14 1-2 One Sabbath as he was in the home of a member of the Jewish Council, the Pharisees were watching him like hawks to see if he would heal a man who was present who was suffering from dropsy.
3 Jesus said to the Pharisees and legal experts standing around, “Well, is it within the Law to heal a man on the Sabbath day, or not?”
4 And when they refused to answer, Jesus took the sick man by the hand and healed him and sent him away.
5 Then he turned to them: “Which of you doesn’t work on the Sabbath?” he asked. “If your cow falls into a pit, don’t you proceed at once to get it out?”
6 Again they had no answer.
7 When he noticed that all who came to the dinner were trying to sit near the head of the table, he gave them this advice: 8 “If you are invited to a wedding feast, don’t always head for the best seat. For if someone more respected than you shows up, 9 the host will bring him over to where you are sitting and say, ‘Let this man sit here instead.’ And you, embarrassed, will have to take whatever seat is left at the foot of the table!
10 “Do this instead—start at the foot; and when your host sees you he will come and say, ‘Friend, we have a better place than this for you!’ Thus you will be honored in front of all the other guests. 11 For everyone who tries to honor himself shall be humbled; and he who humbles himself shall be honored.” 12 Then he turned to his host. “When you put on a dinner,” he said, “don’t invite friends, brothers, relatives, and rich neighbors! For they will return the invitation. 13 Instead, invite the poor, the crippled, the lame, and the blind. 14 Then at the resurrection of the godly, God will reward you for inviting those who can’t repay you.”
15 Hearing this, a man sitting at the table with Jesus exclaimed, “What a privilege it would be to get into the Kingdom of God!”
16 Jesus replied with this illustration: “A man prepared a great feast and sent out many invitations. 17 When all was ready, he sent his servant around to notify the guests that it was time for them to arrive. 18 But they all began making excuses. One said he had just bought a field and wanted to inspect it, and asked to be excused. 19 Another said he had just bought five pair of oxen and wanted to try them out. 20 Another had just been married and for that reason couldn’t come.
21 “The servant returned and reported to his master what they had said. His master was angry and told him to go quickly into the streets and alleys of the city and to invite the beggars, crippled, lame, and blind. 22 But even then, there was still room.
23 “‘Well, then,’ said his master, ‘go out into the country lanes and out behind the hedges and urge anyone you find to come, so that the house will be full. 24 For none of those I invited first will get even the smallest taste of what I had prepared for them.’”
25 Great crowds were following him. He turned around and addressed them as follows: 26 “Anyone who wants to be my follower must love me far more than he does[a] his own father, mother, wife, children, brothers, or sisters—yes, more than his own life—otherwise he cannot be my disciple. 27 And no one can be my disciple who does not carry his own cross and follow me.

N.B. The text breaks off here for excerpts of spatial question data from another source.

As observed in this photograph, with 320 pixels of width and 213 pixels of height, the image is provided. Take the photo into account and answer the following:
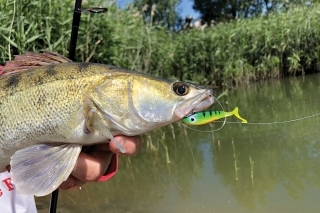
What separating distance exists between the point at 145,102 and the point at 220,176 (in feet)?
8.61

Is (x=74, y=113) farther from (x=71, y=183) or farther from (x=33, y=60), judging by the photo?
(x=71, y=183)

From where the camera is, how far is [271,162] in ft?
13.5

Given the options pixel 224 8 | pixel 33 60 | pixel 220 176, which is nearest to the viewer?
pixel 33 60

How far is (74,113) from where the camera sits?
1498mm

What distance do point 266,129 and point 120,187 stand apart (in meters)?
2.30

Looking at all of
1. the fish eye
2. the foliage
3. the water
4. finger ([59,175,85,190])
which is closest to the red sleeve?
finger ([59,175,85,190])

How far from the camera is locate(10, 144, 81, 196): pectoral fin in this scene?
1498 mm

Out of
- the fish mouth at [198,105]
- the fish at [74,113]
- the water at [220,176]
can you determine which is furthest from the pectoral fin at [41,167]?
the water at [220,176]

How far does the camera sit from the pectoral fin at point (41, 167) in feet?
4.91

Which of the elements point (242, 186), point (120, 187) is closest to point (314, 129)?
point (242, 186)

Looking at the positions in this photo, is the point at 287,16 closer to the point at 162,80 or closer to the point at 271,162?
the point at 271,162

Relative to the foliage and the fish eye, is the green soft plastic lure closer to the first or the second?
the fish eye

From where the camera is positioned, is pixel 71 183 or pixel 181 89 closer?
pixel 181 89

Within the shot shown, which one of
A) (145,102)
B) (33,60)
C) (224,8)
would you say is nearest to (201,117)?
(145,102)
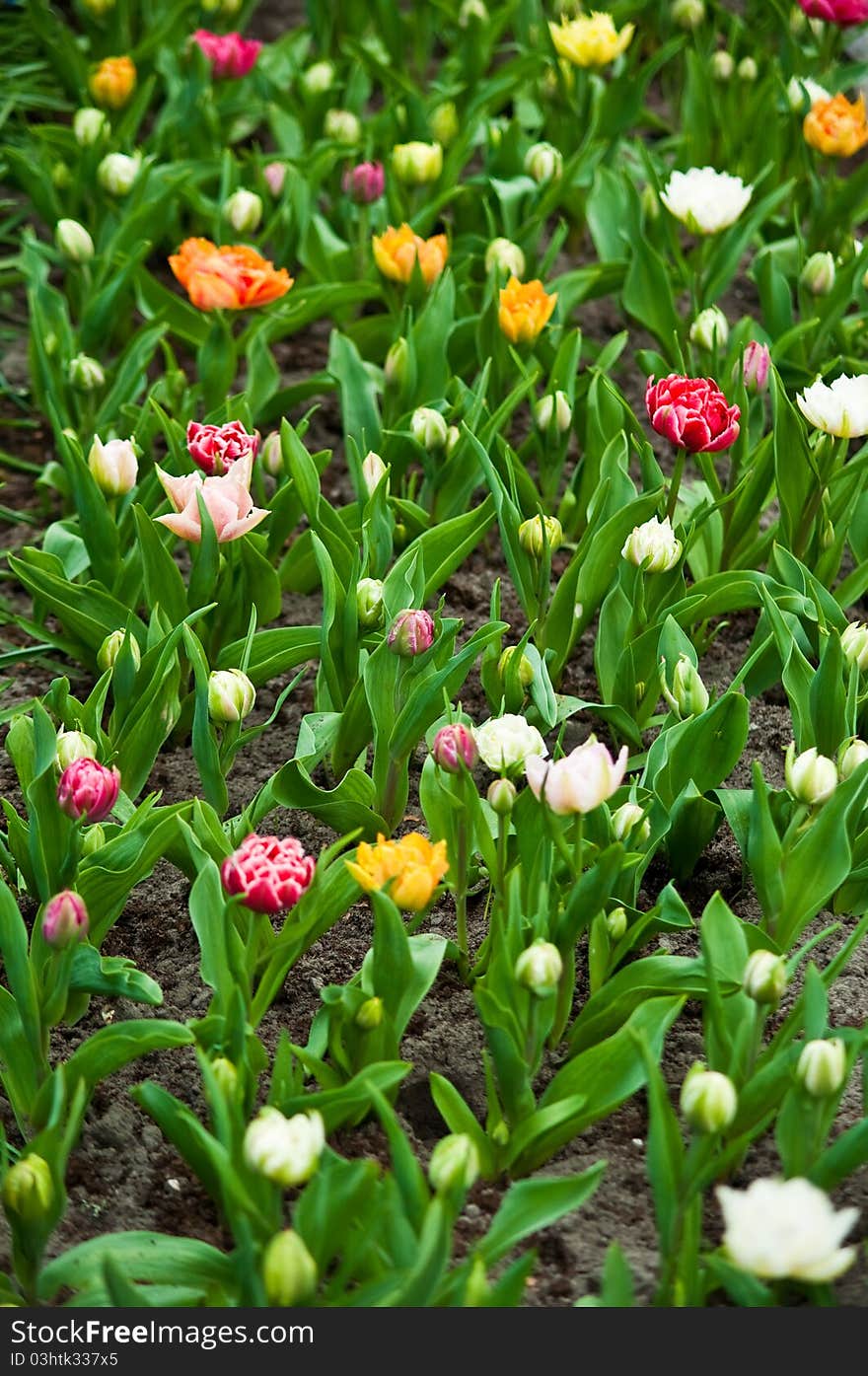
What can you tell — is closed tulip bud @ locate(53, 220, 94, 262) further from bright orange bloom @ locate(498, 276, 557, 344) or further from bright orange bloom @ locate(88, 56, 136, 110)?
bright orange bloom @ locate(498, 276, 557, 344)

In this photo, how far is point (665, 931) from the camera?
1.81m

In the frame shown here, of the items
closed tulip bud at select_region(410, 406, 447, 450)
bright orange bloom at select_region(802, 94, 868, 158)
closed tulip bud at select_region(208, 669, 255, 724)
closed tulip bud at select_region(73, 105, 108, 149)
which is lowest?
closed tulip bud at select_region(208, 669, 255, 724)

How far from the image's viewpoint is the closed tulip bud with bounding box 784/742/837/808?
1694 mm

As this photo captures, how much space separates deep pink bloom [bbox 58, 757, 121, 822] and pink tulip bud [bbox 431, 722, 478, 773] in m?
0.34

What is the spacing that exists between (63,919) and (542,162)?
1.84 meters

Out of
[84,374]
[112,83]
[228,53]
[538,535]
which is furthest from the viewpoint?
[228,53]

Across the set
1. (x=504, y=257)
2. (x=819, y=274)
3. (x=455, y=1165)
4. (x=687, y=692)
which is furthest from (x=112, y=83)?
(x=455, y=1165)

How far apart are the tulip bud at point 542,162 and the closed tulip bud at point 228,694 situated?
4.66 feet

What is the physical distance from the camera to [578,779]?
1.55m

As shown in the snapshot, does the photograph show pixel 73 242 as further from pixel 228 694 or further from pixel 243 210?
pixel 228 694

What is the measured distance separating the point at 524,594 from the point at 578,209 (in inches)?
52.1

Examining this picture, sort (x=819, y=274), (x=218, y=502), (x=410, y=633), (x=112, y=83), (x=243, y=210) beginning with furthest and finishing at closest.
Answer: (x=112, y=83) → (x=243, y=210) → (x=819, y=274) → (x=218, y=502) → (x=410, y=633)

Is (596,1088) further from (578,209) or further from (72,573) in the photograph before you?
(578,209)

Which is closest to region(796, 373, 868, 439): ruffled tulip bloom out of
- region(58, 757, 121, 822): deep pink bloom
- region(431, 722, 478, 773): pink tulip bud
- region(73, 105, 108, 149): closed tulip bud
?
region(431, 722, 478, 773): pink tulip bud
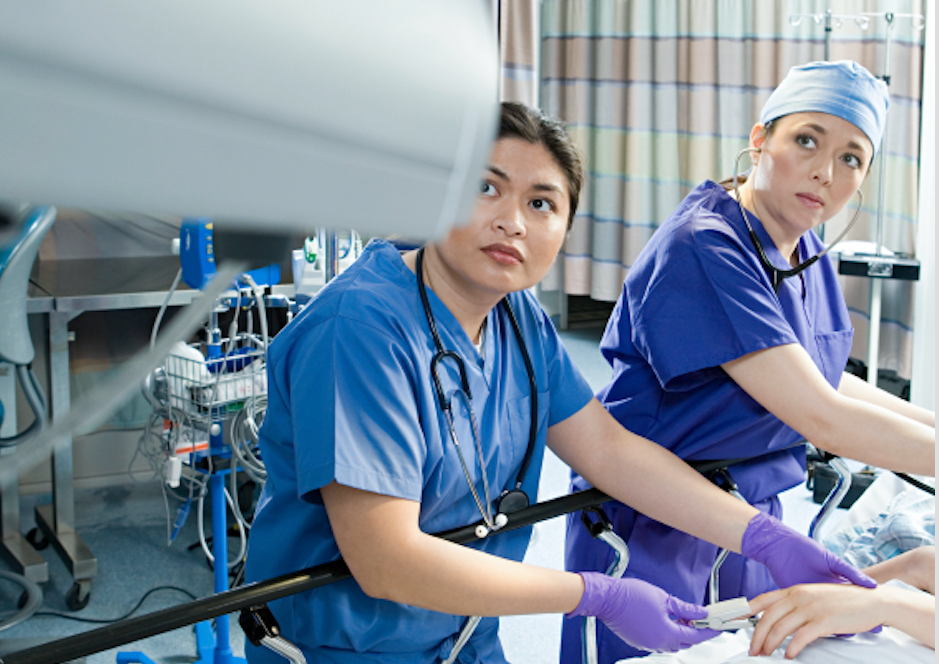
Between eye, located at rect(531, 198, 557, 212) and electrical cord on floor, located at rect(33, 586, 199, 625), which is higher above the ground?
eye, located at rect(531, 198, 557, 212)

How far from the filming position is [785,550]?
1349 mm

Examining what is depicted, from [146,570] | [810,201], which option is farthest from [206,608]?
[146,570]

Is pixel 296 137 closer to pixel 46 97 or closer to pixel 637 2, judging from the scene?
pixel 46 97

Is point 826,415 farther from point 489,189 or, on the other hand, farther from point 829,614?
point 489,189

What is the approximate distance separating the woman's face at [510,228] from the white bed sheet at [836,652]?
58 centimetres

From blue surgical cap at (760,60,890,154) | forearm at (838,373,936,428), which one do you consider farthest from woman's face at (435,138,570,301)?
forearm at (838,373,936,428)

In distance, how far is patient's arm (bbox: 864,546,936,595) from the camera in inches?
58.1

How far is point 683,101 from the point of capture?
462 centimetres

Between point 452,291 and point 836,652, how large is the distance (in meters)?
0.76

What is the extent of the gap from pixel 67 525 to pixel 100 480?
61cm

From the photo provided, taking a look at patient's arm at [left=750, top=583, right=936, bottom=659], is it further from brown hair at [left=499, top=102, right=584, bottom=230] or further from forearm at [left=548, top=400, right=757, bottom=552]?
brown hair at [left=499, top=102, right=584, bottom=230]

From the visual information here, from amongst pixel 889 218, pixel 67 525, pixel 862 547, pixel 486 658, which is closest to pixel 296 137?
pixel 486 658

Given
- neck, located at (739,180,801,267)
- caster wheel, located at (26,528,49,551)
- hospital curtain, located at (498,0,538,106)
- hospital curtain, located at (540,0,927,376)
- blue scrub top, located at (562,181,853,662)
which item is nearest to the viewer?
blue scrub top, located at (562,181,853,662)

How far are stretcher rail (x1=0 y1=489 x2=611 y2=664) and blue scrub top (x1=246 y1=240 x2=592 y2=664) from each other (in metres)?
0.05
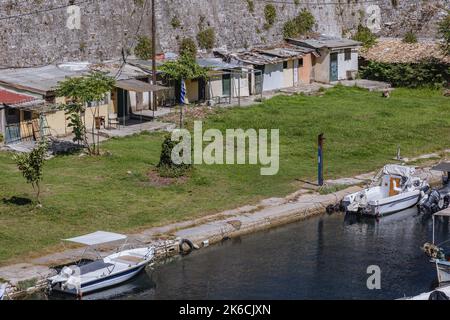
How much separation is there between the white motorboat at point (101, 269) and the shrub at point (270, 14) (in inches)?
1396

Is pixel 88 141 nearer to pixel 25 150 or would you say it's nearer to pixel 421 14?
pixel 25 150

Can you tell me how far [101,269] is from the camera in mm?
34938

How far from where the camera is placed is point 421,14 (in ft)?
251

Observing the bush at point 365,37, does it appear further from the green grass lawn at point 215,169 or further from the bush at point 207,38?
the bush at point 207,38

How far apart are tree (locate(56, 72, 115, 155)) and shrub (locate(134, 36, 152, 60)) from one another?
11515 mm

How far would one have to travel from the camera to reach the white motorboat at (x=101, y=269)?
33.8 m

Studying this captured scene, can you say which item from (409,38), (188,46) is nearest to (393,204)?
(188,46)

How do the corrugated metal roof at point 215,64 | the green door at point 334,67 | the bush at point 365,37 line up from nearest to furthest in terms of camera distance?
1. the corrugated metal roof at point 215,64
2. the green door at point 334,67
3. the bush at point 365,37

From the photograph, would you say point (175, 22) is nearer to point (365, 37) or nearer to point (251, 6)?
point (251, 6)

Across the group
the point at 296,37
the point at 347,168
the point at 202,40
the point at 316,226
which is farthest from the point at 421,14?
the point at 316,226

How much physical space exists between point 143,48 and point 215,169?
16.2 meters

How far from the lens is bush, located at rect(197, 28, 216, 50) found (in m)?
64.8

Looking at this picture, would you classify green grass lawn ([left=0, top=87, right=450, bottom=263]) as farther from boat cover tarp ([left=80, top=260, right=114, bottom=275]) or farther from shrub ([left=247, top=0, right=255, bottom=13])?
shrub ([left=247, top=0, right=255, bottom=13])

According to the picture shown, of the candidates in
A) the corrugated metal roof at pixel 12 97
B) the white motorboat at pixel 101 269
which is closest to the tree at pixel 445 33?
the corrugated metal roof at pixel 12 97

28 “But don’t begin until you count the cost.[b] For who would begin construction of a building without first getting estimates and then checking to see if he has enough money to pay the bills? 29 Otherwise he might complete only the foundation before running out of funds. And then how everyone would laugh!
30 “‘See that fellow there?’ they would mock. ‘He started that building and ran out of money before it was finished!’
31 “Or what king would ever dream of going to war without first sitting down with his counselors and discussing whether his army of 10,000 is strong enough to defeat the 20,000 men who are marching against him?
32 “If the decision is negative, then while the enemy troops are still far away, he will send a truce team to discuss terms of peace. 33 So no one can become my disciple unless he first sits down and counts his blessings—and then renounces them all for me.
34 “What good is salt that has lost its saltiness?[c] 35 Flavorless salt is fit for nothing—not even for fertilizer. It is worthless and must be thrown out. Listen well if you would understand my meaning.”
- Luke 14:26 must love me far more than he does, literally, “must hate.”
- Luke 14:28 But don’t begin until you count the cost, implied in v. 33.
- Luke 14:34 salt that has lost its saltiness. Perhaps the reference is to impure salt; when wet, the salt dissolves and drains out, leaving a tasteless residue (Matthew 5:13).